Trump, invece, ha solo tolto la maschera a questo teatrino, mostrando quello che in realtà è sempre accaduto: l’America non ha amici, ha vassalli. E i vassalli servono finché fanno comodo. Poi vengono lasciati a terra con la stessa facilità con cui si spegne un sigaro. È successo in Vietnam, è successo in Afghanistan, succederà con l’Ucraina. Zelensky l’ha capito nel peggior modo possibile: con Trump che lo trattava come un postulante petulante, mentre la stampa americana iniziava a prenderlo per il buffone di turno. Qualcuno si è accorto del cambio di narrativa? Fino a ieri era il Churchill dei nostri tempi, oggi è un uomo fuori tempo massimo, che inciampa nel suo inglese malfermo mentre cerca di spiegare a chi ha già deciso di abbandonarlo che la guerra non può finire.

Ma la parte più comica di questo spettacolo resta l’indignazione selettiva di chi oggi si straccia le vesti per Trump ma non ha detto una parola sugli altri presidenti americani che, anziché sbeffeggiare alleati in mondovisione, si limitavano a deporli con la CIA o a usarli come carne da macello in guerre inutili. Gli stessi che si scandalizzano oggi per il cinismo di Trump sono quelli che hanno applaudito quando Biden ha umiliato l’Europa obbligandola a seguire la strategia suicida delle sanzioni contro la Russia. Quelli che si commuovono per Zelensky ma non hanno fiatato quando Netanyahu ha ricevuto 15 miliardi di dollari di armi in poche settimane per continuare il massacro a Gaza.
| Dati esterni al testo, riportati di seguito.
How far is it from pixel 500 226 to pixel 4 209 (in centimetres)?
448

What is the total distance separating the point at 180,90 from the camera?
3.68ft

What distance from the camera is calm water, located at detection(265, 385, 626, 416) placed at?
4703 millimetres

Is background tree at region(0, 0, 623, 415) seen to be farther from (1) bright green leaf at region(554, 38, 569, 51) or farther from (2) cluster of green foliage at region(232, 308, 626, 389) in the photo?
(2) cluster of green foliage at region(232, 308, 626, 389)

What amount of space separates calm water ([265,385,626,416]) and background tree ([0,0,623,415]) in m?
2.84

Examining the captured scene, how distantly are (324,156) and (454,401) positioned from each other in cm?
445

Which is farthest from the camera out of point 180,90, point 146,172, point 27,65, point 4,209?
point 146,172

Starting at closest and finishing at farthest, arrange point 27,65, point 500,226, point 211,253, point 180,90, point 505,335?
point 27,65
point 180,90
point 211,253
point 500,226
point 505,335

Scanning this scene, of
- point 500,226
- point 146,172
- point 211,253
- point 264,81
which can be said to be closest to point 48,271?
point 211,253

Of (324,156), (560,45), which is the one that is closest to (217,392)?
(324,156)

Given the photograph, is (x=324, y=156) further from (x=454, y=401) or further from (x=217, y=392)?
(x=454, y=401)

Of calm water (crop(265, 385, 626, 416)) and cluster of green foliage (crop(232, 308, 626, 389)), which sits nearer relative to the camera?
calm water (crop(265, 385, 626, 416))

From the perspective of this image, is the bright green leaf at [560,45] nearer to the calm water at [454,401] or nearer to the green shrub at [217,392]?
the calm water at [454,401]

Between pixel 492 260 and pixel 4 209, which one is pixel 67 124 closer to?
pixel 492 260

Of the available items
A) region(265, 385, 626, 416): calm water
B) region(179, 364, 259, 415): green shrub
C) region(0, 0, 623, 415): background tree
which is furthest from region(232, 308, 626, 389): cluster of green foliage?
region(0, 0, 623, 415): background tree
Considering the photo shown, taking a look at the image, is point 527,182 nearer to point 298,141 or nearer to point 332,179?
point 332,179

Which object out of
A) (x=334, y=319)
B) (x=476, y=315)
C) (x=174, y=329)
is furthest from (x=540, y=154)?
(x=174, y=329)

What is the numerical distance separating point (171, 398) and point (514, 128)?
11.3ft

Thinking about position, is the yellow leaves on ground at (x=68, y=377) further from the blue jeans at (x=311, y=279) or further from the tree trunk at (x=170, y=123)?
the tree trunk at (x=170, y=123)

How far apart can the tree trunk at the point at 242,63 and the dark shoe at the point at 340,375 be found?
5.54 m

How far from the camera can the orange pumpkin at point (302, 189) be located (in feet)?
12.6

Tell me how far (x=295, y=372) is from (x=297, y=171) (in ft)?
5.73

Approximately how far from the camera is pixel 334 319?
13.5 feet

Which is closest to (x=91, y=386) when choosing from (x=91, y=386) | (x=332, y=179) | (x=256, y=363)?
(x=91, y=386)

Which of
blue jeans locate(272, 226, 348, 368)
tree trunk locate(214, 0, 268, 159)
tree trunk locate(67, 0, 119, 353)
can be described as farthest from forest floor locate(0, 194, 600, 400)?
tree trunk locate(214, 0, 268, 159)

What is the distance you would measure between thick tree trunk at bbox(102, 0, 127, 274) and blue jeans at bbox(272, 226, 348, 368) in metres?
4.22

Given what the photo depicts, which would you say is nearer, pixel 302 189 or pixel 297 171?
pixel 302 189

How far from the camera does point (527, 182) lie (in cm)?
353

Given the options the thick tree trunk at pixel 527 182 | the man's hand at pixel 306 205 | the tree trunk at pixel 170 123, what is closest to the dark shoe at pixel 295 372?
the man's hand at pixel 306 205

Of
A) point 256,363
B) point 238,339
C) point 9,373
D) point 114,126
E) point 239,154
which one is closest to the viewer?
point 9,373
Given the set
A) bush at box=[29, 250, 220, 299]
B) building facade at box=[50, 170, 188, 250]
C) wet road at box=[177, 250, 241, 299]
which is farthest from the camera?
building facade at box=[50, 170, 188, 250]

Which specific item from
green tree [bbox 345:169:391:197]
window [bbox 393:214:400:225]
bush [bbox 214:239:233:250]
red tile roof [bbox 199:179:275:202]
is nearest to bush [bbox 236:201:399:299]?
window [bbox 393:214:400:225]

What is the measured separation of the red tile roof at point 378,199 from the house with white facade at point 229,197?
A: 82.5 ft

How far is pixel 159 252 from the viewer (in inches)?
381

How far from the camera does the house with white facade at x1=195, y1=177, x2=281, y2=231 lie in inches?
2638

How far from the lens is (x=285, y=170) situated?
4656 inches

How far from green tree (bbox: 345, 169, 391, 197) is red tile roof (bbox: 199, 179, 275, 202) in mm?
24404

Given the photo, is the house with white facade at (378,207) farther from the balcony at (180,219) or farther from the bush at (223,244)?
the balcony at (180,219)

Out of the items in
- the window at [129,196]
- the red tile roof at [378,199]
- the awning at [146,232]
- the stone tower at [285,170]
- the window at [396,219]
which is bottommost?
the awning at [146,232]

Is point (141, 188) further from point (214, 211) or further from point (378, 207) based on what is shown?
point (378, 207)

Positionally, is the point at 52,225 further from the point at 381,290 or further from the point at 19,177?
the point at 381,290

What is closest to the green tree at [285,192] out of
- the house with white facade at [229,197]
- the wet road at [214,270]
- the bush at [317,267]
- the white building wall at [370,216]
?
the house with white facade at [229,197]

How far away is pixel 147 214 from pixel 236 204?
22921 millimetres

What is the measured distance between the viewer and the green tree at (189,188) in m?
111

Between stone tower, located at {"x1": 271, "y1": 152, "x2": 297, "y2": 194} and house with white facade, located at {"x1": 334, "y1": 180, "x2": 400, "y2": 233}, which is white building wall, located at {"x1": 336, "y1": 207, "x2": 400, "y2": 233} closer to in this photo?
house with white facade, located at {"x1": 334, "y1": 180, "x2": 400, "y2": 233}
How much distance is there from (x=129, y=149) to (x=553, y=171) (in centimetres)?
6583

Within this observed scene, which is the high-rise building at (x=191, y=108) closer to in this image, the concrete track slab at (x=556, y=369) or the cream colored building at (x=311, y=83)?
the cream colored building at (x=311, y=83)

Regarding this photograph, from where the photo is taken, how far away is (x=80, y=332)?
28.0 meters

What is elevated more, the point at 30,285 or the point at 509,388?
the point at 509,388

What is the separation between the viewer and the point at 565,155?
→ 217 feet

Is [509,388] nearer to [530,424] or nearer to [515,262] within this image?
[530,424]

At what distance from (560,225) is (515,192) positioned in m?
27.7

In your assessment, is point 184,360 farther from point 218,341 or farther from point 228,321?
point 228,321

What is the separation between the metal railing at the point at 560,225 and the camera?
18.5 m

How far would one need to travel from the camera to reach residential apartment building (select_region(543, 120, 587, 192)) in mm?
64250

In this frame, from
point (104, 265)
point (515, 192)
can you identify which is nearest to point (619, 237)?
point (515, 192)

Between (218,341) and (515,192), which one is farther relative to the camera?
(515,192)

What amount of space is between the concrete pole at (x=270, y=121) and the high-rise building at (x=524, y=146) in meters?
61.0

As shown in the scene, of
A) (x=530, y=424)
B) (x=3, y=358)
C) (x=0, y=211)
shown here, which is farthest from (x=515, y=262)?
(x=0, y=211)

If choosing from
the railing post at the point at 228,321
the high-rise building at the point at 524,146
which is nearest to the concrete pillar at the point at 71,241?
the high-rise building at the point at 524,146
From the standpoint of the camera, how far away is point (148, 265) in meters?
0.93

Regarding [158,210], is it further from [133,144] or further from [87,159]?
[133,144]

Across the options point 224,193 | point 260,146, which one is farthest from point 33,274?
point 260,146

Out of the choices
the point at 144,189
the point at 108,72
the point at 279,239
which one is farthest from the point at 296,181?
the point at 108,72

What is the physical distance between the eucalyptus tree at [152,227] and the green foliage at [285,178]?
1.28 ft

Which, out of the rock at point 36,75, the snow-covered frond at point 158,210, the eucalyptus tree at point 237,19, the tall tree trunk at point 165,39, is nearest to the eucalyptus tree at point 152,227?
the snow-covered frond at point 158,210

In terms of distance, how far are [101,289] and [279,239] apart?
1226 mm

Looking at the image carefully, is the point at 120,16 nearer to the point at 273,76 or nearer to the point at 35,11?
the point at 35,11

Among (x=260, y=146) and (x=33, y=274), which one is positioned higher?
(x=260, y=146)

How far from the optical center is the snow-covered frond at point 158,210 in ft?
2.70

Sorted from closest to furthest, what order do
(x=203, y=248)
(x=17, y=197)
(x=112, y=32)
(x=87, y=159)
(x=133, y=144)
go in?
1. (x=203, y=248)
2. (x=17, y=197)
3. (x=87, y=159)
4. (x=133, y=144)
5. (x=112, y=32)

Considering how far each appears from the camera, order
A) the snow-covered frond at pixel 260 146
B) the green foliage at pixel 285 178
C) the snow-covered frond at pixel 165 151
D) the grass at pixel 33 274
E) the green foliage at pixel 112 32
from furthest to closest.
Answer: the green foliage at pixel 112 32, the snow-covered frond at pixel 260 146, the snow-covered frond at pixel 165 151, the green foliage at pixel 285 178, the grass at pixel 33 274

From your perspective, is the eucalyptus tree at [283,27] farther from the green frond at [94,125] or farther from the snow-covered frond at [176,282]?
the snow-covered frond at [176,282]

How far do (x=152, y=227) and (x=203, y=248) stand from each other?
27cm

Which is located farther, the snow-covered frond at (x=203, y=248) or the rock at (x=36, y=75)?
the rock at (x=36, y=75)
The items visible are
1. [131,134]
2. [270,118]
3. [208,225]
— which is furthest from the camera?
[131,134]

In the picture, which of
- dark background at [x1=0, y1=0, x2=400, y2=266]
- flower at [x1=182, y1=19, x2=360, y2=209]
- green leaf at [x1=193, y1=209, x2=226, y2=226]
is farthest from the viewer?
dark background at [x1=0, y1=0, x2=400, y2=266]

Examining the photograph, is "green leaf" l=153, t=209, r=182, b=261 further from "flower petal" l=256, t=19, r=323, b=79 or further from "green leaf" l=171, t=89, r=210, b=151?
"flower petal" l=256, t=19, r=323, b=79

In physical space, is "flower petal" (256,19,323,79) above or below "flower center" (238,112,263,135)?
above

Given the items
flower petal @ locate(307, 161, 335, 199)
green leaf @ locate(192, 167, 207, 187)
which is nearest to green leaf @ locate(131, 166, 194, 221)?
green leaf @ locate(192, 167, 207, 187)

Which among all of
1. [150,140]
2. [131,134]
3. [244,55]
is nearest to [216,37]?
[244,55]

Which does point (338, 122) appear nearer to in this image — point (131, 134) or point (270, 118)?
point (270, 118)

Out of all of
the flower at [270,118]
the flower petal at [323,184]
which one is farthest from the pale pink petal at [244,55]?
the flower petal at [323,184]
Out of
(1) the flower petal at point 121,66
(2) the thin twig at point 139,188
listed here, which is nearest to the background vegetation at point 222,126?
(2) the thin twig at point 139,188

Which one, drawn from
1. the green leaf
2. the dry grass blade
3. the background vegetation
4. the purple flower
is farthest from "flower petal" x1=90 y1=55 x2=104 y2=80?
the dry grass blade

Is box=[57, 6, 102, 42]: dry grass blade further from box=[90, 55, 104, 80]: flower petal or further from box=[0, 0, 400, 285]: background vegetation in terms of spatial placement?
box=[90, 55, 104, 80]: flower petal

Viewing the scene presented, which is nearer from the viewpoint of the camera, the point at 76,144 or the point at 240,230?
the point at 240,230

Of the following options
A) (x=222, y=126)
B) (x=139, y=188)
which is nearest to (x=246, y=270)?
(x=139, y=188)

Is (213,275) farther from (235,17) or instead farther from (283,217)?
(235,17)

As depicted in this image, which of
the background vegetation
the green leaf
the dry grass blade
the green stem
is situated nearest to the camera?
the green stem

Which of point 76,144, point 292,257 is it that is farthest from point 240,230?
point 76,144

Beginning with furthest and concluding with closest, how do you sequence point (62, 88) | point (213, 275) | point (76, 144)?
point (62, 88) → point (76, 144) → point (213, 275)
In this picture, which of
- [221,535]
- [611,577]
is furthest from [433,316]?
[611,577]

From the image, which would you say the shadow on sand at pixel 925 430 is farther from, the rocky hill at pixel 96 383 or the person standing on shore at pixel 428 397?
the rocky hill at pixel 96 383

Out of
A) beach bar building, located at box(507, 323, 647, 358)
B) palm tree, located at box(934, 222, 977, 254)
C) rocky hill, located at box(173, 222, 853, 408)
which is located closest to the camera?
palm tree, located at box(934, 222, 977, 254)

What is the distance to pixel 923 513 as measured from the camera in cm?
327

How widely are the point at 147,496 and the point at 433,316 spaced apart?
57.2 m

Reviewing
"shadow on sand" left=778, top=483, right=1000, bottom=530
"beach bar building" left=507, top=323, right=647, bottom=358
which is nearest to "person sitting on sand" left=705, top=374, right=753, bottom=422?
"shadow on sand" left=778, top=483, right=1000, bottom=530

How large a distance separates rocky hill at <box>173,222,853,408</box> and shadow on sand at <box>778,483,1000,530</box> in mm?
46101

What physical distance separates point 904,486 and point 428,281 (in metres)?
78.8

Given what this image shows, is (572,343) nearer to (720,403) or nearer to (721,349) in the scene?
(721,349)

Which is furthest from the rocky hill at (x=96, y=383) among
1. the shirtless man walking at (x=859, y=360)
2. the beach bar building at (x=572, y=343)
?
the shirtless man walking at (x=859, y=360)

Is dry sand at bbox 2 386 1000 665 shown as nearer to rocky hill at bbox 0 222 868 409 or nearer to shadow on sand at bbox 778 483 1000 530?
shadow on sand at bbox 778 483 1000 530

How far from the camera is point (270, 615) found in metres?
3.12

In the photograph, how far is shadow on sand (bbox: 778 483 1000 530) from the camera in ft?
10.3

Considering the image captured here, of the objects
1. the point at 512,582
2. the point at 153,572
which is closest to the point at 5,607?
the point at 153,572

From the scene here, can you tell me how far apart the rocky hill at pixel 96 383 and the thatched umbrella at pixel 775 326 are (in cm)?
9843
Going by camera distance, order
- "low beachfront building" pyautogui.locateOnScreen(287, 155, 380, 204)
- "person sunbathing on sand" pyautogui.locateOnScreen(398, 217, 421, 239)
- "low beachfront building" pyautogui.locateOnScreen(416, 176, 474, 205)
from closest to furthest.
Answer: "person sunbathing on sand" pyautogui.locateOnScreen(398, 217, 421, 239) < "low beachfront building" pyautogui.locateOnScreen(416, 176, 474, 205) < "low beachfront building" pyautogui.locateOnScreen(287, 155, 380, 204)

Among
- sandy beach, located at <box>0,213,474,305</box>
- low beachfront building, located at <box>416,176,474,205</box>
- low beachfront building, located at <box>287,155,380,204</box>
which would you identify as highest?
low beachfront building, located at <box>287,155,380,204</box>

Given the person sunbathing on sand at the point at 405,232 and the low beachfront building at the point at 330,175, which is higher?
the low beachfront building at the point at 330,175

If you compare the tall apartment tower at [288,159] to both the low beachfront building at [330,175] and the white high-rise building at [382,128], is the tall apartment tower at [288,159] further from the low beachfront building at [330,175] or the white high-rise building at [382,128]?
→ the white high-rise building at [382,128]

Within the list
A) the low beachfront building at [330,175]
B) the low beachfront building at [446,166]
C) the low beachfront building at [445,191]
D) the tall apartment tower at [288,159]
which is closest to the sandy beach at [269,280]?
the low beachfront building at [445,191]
Dunque, se Trump è un gangster, lo è nella forma più che nella sostanza. Perché il vero gangsterismo, quello a cui il mondo si è ormai abituato, è quello che si pratica con i guanti bianchi, con un sorriso ipocrita e con la stampa a fare da megafono, pronta a indignarsi solo quando il copione viene rovesciato in diretta. Oggi tutti gridano allo scandalo perché Trump ha sbattuto la porta in faccia a Zelensky davanti alle telecamere. Ma nessuno dice una parola sul fatto che l’America, come sempre, sta per fare esattamente quello che ha sempre fatto: voltare pagina e lasciare che sia qualcun altro a raccogliere i cocci.